A Agenda 2030 é altamente dependente da qualidade ambiental para atingir seus 17 objetivos para o desenvolvimento sustentável. O Brasil, por meio exatamente de suas características ambientais, pode se tornar protagonista na implementação dessa agenda. Destruir esse importante substrato é deixar a agenda mais longe e, portanto, limitar os processos de inclusão social em todos os níveis previstos na referida agenda. O Ministério do Meio Ambiente do Brasil ao propor o relaxamento da fiscalização de ecossistemas e, portanto, não reconhecendo o alerta dos ex-ministros, impõe a sociedade brasileira a exclusão e o atraso em relação aos avanços mundiais.

Mostrando também total desconhecimento do esforço que tem sido feito para aperfeiçoar os mecanismos de gestão ambiental com a incorporação do melhor conhecimento científico disponível, pesquisadores com atuação profissional de muitos anos e, em sua maioria, formados com recursos públicos do Brasil para servir ao Brasil são classificados como “supostos” especialistas.
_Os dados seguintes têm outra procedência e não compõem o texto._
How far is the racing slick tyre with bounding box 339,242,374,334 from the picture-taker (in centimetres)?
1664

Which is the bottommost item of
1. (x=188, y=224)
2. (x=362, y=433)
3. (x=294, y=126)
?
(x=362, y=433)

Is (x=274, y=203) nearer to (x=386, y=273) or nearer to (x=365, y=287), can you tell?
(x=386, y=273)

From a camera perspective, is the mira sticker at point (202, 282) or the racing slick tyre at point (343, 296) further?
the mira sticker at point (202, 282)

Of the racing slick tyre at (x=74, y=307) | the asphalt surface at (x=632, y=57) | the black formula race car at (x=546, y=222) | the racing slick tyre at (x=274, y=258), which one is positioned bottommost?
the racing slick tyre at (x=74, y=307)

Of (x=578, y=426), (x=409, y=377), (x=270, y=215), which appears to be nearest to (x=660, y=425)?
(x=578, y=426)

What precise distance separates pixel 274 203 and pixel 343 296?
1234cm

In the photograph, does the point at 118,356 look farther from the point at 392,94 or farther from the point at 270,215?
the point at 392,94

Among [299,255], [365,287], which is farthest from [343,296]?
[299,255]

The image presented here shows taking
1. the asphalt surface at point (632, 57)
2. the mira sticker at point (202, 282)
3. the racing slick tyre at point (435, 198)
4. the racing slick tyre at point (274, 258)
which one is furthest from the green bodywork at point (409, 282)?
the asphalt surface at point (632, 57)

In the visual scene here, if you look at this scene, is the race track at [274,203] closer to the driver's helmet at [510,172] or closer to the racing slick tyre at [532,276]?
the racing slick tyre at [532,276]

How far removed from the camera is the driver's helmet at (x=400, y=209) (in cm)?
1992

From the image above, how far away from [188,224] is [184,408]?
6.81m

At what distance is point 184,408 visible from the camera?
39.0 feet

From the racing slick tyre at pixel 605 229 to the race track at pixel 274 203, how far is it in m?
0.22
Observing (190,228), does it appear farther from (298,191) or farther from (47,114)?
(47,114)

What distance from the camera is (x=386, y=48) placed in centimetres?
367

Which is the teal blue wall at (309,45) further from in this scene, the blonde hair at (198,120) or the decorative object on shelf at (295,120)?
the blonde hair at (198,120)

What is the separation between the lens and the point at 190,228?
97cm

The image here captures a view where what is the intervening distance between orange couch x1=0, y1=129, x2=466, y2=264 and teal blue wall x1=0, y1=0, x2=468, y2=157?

Esta avaliação vai no sentido contrário do esforço que vem sendo feito no mundo inteiro para aproximar e utilizar os avanços no conhecimento científico nas políticas de conservação, restauração e uso sustentável da biodiversidade e dos serviços ecossistêmicos. Esforço este promovido, com sucesso, por agências intergovernamentais, como o IPCC e o IPBES e convenções como a da Diversidade Biológica e a de Mudanças Climáticas, das quais o Brasil é signatário e, até recentemente, uma voz muito respeitada. Reforçando a credibilidade da comunidade científica brasileira, cabe mencionar que o amplamente divulgado Relatório Mundial sobre Biodiversidade e Serviços Ecossistêmicos, publicado pela ONU em 06 de maio, foi coordenado por um pesquisador brasileiro.

Sem propostas concretas para a atuação de seu ministério, o ministro foca na destruição dos instrumentos desenvolvidos nos últimos 40 anos, sob diferentes governos, para construir o arcabouço jurídico institucional da gestão ambiental do país. Evidentemente, a estrutura existente deve ser avaliada e aperfeiçoada como todos os instrumentos de gestão e ações na área ambiental. No entanto, não se observa na atuação do Ministro nenhum movimento na direção de uma avaliação responsável e justa com base em informações científicas robustas, fatos e norteada pelo respeito aos servidores de carreira do Estado brasileiro na área ambiental.

O presente documento foi elaborado pela Coalizão Ciência e Sociedade, um grupo independente de 50 cientistas atuando em todas as regiões do Brasil.